Clin Exp Metastasis. 2023 Dec;40(6):505-515. doi: 10.1007/s10585-023-10236-4. Epub 2023 Oct 9.

Abstract

Diagnosing malignant pleural effusions (MPE) is challenging when patients lack a history of cancer and cytopathology does not detect malignant cells in pleural effusions (PE). We investigated whether a systematic analysis of PE by flow cytometry immunophenotyping (FCI) had any impact on the diagnostic yield of MPE. Over 7 years, 570 samples from patients with clinical suspicion of MPE were submitted for the FCI study. To screen for epithelial malignancies, a 3-color FCI high sensitivity assay was used. The FCI results, qualified as "malignant" (FCI+) or "non-malignant" (FCI-), were compared to integrated definitive diagnosis established by clinicians based on all available information. MPE was finally diagnosed in 182 samples and FCI detected 141/182 (77.5%). Morphology further confirmed FCI findings by cytopathology detection of malignant cells in PE (n = 91) or histopathology (n = 29). Imaging tests and clinical history supported the diagnosis in the remaining samples. The median percentage of malignant cells was 6.5% for lymphoma and 0.23% for MPE secondary to epithelial cell malignancies. FCI identified a significantly lower percentage of EpCAM cells in cytopathology-negative MPE than in cytopathology-positive cases (0.02% vs. 1%; p < 0.0001). Interestingly, 29/52 MPE (55.8%) where FCI alerted of the presence of malignant cells were new diagnosis of cancer. Overall, FCI correctly diagnosed 456/522 samples (87.4%) suitable for comparison with cytopathology.
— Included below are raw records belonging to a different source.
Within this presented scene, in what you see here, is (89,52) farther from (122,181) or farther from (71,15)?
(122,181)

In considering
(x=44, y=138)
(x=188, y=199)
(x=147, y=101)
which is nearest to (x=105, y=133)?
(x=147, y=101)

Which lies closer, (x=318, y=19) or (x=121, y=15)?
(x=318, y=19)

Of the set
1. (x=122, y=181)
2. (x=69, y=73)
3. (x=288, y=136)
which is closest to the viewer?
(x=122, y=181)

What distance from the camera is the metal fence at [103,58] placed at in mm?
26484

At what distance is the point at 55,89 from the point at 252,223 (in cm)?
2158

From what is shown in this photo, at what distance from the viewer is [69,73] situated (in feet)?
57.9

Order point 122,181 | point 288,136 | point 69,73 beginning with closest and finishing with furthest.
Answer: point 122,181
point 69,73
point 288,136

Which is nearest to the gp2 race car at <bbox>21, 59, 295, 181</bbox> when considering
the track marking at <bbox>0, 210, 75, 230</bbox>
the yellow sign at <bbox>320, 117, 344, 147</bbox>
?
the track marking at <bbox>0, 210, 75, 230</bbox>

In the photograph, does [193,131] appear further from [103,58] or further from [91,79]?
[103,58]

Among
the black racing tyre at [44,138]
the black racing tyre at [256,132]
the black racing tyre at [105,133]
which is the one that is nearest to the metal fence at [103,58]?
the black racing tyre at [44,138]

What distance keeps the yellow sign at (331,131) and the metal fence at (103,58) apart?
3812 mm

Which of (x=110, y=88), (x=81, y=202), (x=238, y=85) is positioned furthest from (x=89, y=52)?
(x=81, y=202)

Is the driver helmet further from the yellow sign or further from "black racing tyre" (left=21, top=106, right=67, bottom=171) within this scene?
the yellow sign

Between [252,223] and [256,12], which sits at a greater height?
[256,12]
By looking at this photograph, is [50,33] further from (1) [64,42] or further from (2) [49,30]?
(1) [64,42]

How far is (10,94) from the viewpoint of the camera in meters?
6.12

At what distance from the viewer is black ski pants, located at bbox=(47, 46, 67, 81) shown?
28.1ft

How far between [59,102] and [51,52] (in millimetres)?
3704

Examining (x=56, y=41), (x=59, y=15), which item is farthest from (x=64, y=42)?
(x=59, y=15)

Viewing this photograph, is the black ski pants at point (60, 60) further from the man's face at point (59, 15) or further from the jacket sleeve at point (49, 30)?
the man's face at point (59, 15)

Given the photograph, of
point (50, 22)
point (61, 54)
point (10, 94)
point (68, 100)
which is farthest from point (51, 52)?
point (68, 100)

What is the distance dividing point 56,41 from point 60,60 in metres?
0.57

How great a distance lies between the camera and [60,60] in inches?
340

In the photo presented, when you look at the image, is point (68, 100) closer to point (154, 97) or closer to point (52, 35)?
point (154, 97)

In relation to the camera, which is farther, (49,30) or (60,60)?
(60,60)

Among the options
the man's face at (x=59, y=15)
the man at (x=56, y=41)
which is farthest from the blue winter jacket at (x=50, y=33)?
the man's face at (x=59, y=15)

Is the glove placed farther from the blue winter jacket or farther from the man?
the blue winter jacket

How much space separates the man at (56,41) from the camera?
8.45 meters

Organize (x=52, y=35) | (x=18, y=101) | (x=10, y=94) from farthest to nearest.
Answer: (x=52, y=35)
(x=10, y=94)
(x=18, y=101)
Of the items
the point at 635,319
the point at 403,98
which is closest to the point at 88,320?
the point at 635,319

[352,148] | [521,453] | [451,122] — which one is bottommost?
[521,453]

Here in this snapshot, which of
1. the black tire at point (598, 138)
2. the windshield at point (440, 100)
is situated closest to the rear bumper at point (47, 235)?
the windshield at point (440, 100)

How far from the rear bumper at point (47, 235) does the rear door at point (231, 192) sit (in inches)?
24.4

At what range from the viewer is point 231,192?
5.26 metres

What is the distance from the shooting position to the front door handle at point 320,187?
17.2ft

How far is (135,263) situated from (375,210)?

These findings show that high sensitivity FCI significantly increases the diagnostic yield of MPE. Early detection of FCI + cases accelerates the diagnostic pathway of unsuspected MPE, thus supporting its implementation in clinical diagnostic work-up as a diagnostic tool.

摘要

当患者没有癌症病史且细胞病理学检查未在胸腔积液(PE)中检测到恶性细胞时,诊断恶性胸腔积液(MPE)具有挑战性。我们研究了通过流式细胞术免疫表型分析(FCI)对PE进行系统分析是否会对MPE的诊断率产生影响。在7年多的时间里,对570例临床怀疑为MPE的患者样本进行了FCI研究。为了筛查上皮性恶性肿瘤,使用了三色FCI高灵敏度检测法。将FCI结果分为“恶性”(FCI+)或“非恶性”(FCI-),并与临床医生根据所有可用信息建立的综合明确诊断进行比较。最终在182个样本中诊断出MPE,FCI检测到其中的141/182例(77.5%)。形态学通过PE中恶性细胞的细胞病理学检测(n = 91)或组织病理学检测(n = 29)进一步证实了FCI的结果。影像学检查和临床病史支持其余样本的诊断。淋巴瘤的恶性细胞中位数百分比为6.5%,上皮细胞恶性肿瘤继发的MPE为0.23%。FCI在细胞病理学阴性的MPE中鉴定出的EpCAM细胞百分比明显低于细胞病理学阳性病例(0.02%对1%;p < 0.0001)。有趣的是,FCI提示存在恶性细胞的52例MPE中有29例(55.8%)是新诊断的癌症。总体而言,FCI正确诊断了456/522个适合与细胞病理学比较的样本(87.4%)。这些发现表明,高灵敏度FCI显著提高了MPE的诊断率。早期检测FCI+病例可加速未怀疑MPE的诊断途径,从而支持将其作为一种诊断工具应用于临床诊断检查。